WHAT YOU WILL DO: Copy out the stretch of the material from the line containing "Looking at the" through the final line, keeping every word and character unchanged.

Spatial reasoning question data:
--------------------------------

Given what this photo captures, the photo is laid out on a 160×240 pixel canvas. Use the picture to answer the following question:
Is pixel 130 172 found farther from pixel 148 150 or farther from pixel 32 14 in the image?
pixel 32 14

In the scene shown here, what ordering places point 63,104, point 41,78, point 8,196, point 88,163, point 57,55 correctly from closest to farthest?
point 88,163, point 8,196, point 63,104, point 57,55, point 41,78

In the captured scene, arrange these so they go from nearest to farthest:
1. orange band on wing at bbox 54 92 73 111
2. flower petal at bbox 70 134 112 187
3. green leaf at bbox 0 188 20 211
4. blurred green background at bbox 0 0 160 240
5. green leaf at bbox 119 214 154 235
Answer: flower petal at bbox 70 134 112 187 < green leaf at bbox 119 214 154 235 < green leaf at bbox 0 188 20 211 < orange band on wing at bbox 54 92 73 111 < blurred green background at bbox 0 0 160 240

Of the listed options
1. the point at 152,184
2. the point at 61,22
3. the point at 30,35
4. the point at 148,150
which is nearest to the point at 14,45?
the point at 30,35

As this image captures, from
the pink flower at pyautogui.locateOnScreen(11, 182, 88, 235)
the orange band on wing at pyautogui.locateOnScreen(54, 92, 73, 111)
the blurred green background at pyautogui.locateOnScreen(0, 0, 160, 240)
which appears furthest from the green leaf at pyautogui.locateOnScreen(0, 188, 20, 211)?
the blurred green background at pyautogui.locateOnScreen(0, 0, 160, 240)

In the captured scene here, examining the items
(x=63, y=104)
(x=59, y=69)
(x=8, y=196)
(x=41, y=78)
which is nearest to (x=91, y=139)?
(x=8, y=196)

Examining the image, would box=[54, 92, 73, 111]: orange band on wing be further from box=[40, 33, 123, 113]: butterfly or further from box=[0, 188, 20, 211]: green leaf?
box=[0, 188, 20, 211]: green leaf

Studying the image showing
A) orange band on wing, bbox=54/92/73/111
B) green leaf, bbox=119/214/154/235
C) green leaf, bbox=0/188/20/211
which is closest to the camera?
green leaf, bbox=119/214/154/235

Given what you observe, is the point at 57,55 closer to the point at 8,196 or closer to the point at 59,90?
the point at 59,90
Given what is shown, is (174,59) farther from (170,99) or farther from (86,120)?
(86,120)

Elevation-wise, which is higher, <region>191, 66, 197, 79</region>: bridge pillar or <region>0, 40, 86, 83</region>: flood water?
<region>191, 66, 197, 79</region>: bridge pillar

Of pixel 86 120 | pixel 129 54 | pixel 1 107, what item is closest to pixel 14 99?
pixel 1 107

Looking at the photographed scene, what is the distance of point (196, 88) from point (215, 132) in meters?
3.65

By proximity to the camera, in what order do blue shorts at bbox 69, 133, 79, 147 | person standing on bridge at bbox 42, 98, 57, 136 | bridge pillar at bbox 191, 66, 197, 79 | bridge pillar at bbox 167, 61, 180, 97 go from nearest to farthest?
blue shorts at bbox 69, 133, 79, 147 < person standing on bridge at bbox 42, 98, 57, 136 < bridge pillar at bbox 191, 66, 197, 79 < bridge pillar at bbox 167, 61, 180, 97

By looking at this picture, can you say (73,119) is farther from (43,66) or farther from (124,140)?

--------------------------------

SOLUTION FOR THIS TASK:
Looking at the photographed scene, what is the distance of point (196, 88) from point (215, 132) in meters?
3.65

By proximity to the camera, in what order do blue shorts at bbox 69, 133, 79, 147 | person standing on bridge at bbox 42, 98, 57, 136 | bridge pillar at bbox 191, 66, 197, 79 | bridge pillar at bbox 167, 61, 180, 97 go from nearest to farthest?
blue shorts at bbox 69, 133, 79, 147 < person standing on bridge at bbox 42, 98, 57, 136 < bridge pillar at bbox 191, 66, 197, 79 < bridge pillar at bbox 167, 61, 180, 97

By looking at this picture, can you say (73,119) is farther from (43,66) or farther from (124,140)?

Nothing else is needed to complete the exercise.